There are three overriding issues, the first of which is space.
I’m hardly a hoarder but I do dream of having china for every season and occasion, every appliance and kitchen gadget in the Williams-Sonoma catalogue, and acres of clothes and shoes.
So I want space, ideally 3,500 square feet with 42″ tall kitchen cabinets, a butler’s pantry, and a big storage room and cedar closet in the basement.
G makes organizations ‘lean’ for a living – he ‘adds value by reducing everything else’ in multi-faceted manufacturing facilities. All of that professional experience has not necessarily translated into a lean or well organized home space, so he bought a book to spur one or the other of us to action. We flew to Chicago last weekend and rather than spend my travel time playing endless games of Bubble Witch Saga on my iPad, I started reading the book.

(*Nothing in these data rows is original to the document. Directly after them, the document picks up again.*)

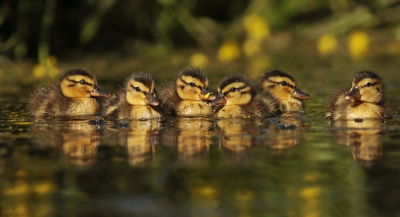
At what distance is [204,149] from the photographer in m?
5.38

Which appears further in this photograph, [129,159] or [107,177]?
[129,159]

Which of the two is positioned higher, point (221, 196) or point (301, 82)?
point (301, 82)

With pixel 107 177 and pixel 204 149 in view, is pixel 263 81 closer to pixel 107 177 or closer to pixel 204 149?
pixel 204 149

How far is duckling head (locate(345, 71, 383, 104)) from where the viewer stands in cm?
689

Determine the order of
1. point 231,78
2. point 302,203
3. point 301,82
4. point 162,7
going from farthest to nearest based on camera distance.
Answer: point 162,7
point 301,82
point 231,78
point 302,203

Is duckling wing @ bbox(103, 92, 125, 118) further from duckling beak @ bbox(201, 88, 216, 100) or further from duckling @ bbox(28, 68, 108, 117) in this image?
duckling beak @ bbox(201, 88, 216, 100)

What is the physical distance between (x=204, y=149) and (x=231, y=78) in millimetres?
2202

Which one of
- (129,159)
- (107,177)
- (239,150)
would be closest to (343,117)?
(239,150)

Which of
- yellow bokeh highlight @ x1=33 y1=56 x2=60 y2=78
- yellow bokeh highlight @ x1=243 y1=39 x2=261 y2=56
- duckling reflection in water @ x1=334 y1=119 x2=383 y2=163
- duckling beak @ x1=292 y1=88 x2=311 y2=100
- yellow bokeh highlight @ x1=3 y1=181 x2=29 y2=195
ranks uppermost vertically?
yellow bokeh highlight @ x1=243 y1=39 x2=261 y2=56

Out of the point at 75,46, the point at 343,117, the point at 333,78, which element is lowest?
the point at 343,117

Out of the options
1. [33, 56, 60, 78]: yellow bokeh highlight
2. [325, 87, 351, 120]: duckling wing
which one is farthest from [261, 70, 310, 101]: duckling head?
[33, 56, 60, 78]: yellow bokeh highlight

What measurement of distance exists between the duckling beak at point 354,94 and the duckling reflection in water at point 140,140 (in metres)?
1.54

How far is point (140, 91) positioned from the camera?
286 inches

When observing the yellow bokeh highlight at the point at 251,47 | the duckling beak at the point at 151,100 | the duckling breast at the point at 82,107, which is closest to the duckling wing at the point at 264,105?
the duckling beak at the point at 151,100
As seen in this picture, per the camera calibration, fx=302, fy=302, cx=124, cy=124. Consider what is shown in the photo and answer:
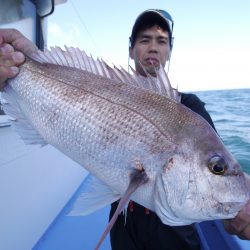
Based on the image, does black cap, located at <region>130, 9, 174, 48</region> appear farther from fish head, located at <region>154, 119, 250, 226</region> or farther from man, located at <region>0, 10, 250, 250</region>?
fish head, located at <region>154, 119, 250, 226</region>

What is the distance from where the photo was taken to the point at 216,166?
1.16m

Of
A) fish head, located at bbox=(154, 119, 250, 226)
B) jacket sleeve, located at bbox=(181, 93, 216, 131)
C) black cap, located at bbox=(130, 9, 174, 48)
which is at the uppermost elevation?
black cap, located at bbox=(130, 9, 174, 48)

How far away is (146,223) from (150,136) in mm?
787

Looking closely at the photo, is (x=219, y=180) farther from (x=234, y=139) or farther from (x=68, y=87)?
(x=234, y=139)

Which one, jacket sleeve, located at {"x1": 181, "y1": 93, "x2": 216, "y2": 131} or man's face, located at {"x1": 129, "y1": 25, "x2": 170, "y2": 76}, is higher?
man's face, located at {"x1": 129, "y1": 25, "x2": 170, "y2": 76}

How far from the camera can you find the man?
148 centimetres

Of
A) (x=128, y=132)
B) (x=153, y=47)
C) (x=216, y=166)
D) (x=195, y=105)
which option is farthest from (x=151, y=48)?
(x=216, y=166)

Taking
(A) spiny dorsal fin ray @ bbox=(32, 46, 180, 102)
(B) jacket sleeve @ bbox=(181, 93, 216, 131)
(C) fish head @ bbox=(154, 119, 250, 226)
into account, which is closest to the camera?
(C) fish head @ bbox=(154, 119, 250, 226)

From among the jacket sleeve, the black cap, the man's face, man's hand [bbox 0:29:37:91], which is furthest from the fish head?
Answer: the black cap

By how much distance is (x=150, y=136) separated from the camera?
1.22 m

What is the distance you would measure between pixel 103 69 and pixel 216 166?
668mm

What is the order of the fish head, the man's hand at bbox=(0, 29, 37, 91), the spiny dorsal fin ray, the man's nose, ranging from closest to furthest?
1. the fish head
2. the spiny dorsal fin ray
3. the man's hand at bbox=(0, 29, 37, 91)
4. the man's nose

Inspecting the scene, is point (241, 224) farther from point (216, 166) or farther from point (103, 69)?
point (103, 69)

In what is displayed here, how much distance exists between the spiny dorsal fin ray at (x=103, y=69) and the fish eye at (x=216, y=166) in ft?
1.05
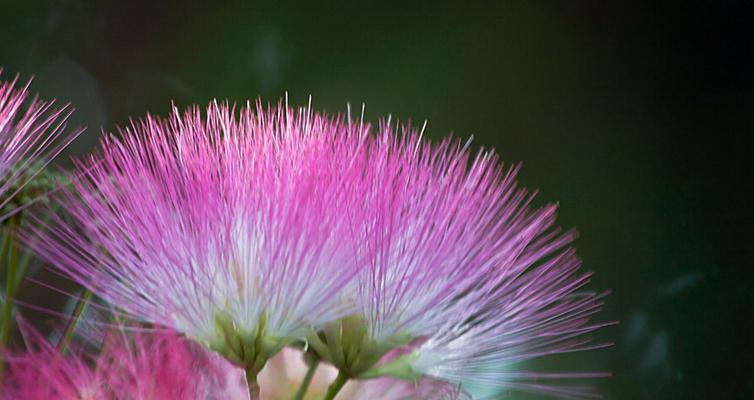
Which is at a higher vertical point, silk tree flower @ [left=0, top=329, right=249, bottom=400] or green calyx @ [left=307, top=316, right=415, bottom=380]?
green calyx @ [left=307, top=316, right=415, bottom=380]

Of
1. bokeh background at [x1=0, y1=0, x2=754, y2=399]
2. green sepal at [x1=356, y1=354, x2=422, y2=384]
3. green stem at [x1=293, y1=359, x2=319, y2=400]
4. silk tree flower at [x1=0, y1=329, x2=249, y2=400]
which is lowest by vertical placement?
silk tree flower at [x1=0, y1=329, x2=249, y2=400]

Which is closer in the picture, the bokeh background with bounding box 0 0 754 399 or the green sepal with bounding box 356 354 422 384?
the green sepal with bounding box 356 354 422 384

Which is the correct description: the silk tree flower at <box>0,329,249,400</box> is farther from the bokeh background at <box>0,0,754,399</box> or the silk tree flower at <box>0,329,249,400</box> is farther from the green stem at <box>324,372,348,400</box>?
the bokeh background at <box>0,0,754,399</box>

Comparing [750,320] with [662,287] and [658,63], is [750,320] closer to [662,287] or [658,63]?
[662,287]

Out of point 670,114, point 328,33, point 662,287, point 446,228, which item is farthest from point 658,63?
point 446,228

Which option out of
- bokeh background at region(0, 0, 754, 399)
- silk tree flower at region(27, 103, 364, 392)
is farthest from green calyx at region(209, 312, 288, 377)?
bokeh background at region(0, 0, 754, 399)

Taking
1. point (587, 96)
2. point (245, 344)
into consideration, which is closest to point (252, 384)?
point (245, 344)
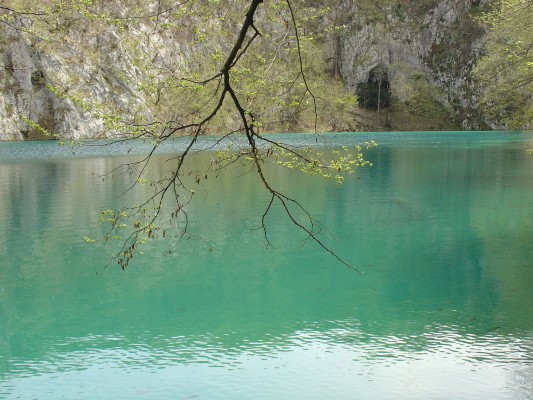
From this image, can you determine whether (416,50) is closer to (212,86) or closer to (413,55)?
(413,55)

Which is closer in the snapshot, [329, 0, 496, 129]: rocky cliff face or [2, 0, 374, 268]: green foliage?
[2, 0, 374, 268]: green foliage

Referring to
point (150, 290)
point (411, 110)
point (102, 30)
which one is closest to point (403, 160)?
point (150, 290)

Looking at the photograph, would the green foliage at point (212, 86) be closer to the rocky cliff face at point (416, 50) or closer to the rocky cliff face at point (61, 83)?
the rocky cliff face at point (61, 83)

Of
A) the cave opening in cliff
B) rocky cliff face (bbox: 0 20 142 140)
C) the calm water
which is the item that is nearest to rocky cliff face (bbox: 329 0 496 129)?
the cave opening in cliff

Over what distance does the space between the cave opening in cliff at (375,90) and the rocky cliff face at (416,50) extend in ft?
1.26

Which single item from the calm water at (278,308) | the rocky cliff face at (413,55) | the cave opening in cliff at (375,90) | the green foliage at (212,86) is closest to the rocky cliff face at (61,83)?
the rocky cliff face at (413,55)

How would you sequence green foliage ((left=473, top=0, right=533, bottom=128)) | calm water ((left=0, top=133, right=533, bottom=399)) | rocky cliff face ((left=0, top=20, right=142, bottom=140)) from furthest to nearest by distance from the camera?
rocky cliff face ((left=0, top=20, right=142, bottom=140)), green foliage ((left=473, top=0, right=533, bottom=128)), calm water ((left=0, top=133, right=533, bottom=399))

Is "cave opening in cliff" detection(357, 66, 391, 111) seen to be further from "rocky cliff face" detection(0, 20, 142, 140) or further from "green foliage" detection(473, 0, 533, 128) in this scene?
"green foliage" detection(473, 0, 533, 128)

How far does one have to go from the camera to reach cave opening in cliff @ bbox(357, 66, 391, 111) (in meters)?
119

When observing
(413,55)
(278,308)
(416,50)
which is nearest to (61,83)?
(413,55)

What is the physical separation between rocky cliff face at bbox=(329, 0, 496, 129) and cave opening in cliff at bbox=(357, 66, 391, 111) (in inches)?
15.1

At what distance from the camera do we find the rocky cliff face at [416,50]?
11744 centimetres

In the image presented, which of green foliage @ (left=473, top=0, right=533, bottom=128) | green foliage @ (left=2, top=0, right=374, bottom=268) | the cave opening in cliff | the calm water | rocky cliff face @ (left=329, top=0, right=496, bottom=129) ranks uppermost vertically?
rocky cliff face @ (left=329, top=0, right=496, bottom=129)

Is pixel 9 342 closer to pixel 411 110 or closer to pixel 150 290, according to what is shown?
pixel 150 290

This book may just transform my life.
I get excited about holidays to fun places (and maybe Daniel Craig) .. but I do not have an increased heart rate or flushed skin when thinking about tidying up. After reading this book I so want to start on this project right.this.second that I almost called in sick yesterday so I could start putting Marie Kondo’s suggestions into practice. No joke.
In very simple terms, Marie Kondo walks you through her KonMari Method of organizing and tidying along with the why’s and how’s of getting rid of possessions of every sort so that you can focus on the life you want to live, and the things you choose to live with.
You surround yourself with the things that bring you joy.
Imagine yourself living in a space that contains only things that spark joy. Isn’t this the lifestyle you dream of?
As I said earlier, I’m not a hoarder. When we married and I moved to the States I brought exactly two suitcases, nine boxes containing all my worldly belongings, and one very special white kitty cat. Since then I’ve acquired a lot of stuff (as has G), most of which I never look at, or can’t get to because it’s in the attic or garage behind a stack of crap. G grew up in a very tough financial environment so he treasures everything he has and hates to discard anything with any monetary value.
The KonMari Method provides a step-by-method of reviewing your possessions, discarding, then storing, and even focuses on specifics such as clothes, photographs, books, kitchen items, makeup samples … real things that fill real people’s drawers and closets. Unlike some of the “fix your mess in 30 minutes” tv shows, she honours items that have a place in our heart, but also provides solutions and a rationale for bidding goodbye. What was thought-provoking for me was her philosophy on gifts from others. I love my family to pieces but sometimes they give me things that just don’t fit my life or my habitat. It seems heartless and almost rude to give those things away. Kondo proposes recognizing that the item has served its purpose (expressing the giver’s love to you), and it may now be released. Interesting … and freeing.
It’s going to rain this weekend, so I believe I am going to tackle step one – my clothes. Until Saturday, I am going to envision how I want to live my life and what type of environment will bring me joy.
Think I feel a tickle in my throat … maybe I’ll have to stay home tomorrow?